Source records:

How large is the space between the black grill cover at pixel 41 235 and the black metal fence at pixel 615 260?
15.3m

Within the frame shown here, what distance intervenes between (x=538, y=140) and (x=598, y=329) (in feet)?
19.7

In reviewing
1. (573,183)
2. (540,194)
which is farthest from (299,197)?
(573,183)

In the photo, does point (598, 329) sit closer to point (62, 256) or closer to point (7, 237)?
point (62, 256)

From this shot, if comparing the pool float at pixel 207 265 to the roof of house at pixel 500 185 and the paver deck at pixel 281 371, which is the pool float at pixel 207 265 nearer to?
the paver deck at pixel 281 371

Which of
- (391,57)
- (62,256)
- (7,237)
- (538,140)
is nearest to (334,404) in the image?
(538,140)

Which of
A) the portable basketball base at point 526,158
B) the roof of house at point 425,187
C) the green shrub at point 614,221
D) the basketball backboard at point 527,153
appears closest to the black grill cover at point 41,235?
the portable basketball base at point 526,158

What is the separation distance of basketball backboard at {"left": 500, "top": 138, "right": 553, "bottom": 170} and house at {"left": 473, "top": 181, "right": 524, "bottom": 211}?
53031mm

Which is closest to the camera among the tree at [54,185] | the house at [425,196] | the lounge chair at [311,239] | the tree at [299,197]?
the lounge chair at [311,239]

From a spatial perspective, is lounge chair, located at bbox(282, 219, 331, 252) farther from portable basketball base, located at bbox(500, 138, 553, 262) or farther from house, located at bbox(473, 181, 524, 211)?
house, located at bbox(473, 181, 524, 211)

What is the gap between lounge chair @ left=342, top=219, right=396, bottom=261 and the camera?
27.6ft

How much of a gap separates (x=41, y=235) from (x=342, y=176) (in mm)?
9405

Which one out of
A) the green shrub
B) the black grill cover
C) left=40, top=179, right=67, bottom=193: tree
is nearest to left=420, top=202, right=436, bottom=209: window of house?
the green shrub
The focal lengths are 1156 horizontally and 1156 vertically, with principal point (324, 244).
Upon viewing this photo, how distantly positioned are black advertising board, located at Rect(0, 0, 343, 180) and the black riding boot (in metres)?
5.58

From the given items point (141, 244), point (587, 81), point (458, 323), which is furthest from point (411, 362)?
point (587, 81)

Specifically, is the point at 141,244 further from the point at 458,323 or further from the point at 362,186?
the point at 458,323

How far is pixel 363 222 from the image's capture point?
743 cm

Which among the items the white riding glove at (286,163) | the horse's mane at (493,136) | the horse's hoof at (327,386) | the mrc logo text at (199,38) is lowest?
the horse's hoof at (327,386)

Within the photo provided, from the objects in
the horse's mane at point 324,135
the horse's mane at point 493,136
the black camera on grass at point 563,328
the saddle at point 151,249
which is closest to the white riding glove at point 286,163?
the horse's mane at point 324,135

→ **TASK INSTRUCTIONS**
Reproduce every row above verbatim.

→ **SOLVED EXERCISE**
How large is the space between the black grill cover at pixel 41 235 and the black metal fence at pixel 615 260?
15.3m

Within the frame shown here, what distance intervenes between (x=538, y=140) and (x=598, y=329) (in feet)?
19.7

In reviewing
1. (573,183)
2. (540,194)
which is farthest from (299,197)?
(573,183)

In the photo, does point (598, 329) sit closer to point (62, 256) or closer to point (7, 237)?
point (62, 256)

From this shot, if comparing the pool float at pixel 207 265 to the roof of house at pixel 500 185 and the paver deck at pixel 281 371, which is the pool float at pixel 207 265 nearer to?
the paver deck at pixel 281 371

Which of
- (391,57)
- (62,256)
- (7,237)
- (538,140)
is nearest to (334,404) in the image?
(538,140)

Which of
A) the portable basketball base at point 526,158
B) the roof of house at point 425,187
C) the green shrub at point 614,221
D) the basketball backboard at point 527,153
appears closest to the black grill cover at point 41,235?
the portable basketball base at point 526,158

What is the separation distance of basketball backboard at {"left": 500, "top": 138, "right": 553, "bottom": 170} and house at {"left": 473, "top": 181, "right": 524, "bottom": 211}?
53031mm

Which is closest to the camera among the tree at [54,185] | the house at [425,196] | the lounge chair at [311,239] | the tree at [299,197]?
the lounge chair at [311,239]

From a spatial perspective, is lounge chair, located at bbox(282, 219, 331, 252) farther from portable basketball base, located at bbox(500, 138, 553, 262) or farther from house, located at bbox(473, 181, 524, 211)?
house, located at bbox(473, 181, 524, 211)

What is the gap between lounge chair @ left=342, top=219, right=396, bottom=261 and the camera?
27.6ft

How much of a gap separates (x=41, y=235) from (x=342, y=176) (in mm)?
9405

Which one out of
A) the green shrub
B) the black grill cover
C) left=40, top=179, right=67, bottom=193: tree
is nearest to left=420, top=202, right=436, bottom=209: window of house?
the green shrub
The focal lengths are 1156 horizontally and 1156 vertically, with principal point (324, 244).
Upon viewing this photo, how distantly positioned are black advertising board, located at Rect(0, 0, 343, 180) and the black riding boot (in metres)?
5.58

From the given items point (141, 244), point (587, 81), point (458, 323), which is furthest from point (411, 362)?
point (587, 81)

Specifically, is the point at 141,244 further from the point at 458,323 or further from the point at 362,186?
the point at 458,323

How far is pixel 363 222 from the image's capture point?
743 cm

Which among the items the white riding glove at (286,163) | the horse's mane at (493,136) | the horse's hoof at (327,386) | the mrc logo text at (199,38) is lowest?
the horse's hoof at (327,386)

Within the photo provided, from the objects in
the horse's mane at point 324,135
the horse's mane at point 493,136
the black camera on grass at point 563,328
the saddle at point 151,249
which is closest to the white riding glove at point 286,163?
the horse's mane at point 324,135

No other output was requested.